▸ **What to produce**:
Where in the data does the word "Poster" appear? Find those lines and copy them.

▸ **Provided records**:
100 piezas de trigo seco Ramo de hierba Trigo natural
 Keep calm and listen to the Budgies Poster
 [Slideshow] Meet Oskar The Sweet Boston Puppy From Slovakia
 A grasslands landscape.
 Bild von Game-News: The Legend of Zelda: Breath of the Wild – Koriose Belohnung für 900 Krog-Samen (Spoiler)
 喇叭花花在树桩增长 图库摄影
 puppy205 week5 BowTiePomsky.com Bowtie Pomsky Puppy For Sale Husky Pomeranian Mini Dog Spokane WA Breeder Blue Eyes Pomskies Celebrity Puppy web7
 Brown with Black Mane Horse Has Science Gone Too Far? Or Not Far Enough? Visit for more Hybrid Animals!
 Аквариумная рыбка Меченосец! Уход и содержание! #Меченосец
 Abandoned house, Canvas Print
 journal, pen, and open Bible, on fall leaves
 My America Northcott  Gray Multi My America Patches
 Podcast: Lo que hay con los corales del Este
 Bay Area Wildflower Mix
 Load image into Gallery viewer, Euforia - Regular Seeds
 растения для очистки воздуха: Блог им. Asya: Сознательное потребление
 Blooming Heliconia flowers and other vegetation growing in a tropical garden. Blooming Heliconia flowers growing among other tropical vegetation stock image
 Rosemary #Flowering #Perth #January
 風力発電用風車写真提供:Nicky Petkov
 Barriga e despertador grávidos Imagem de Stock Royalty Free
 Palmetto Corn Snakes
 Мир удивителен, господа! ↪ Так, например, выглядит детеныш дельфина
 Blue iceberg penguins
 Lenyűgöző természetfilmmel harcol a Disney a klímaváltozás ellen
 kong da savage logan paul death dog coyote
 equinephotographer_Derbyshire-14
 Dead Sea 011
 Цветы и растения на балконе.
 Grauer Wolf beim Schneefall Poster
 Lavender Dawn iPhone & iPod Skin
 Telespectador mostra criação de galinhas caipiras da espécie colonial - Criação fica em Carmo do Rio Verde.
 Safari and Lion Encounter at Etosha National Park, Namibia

▸ **Answer section**:
 Keep calm and listen to the Budgies Poster
 Grauer Wolf beim Schneefall Poster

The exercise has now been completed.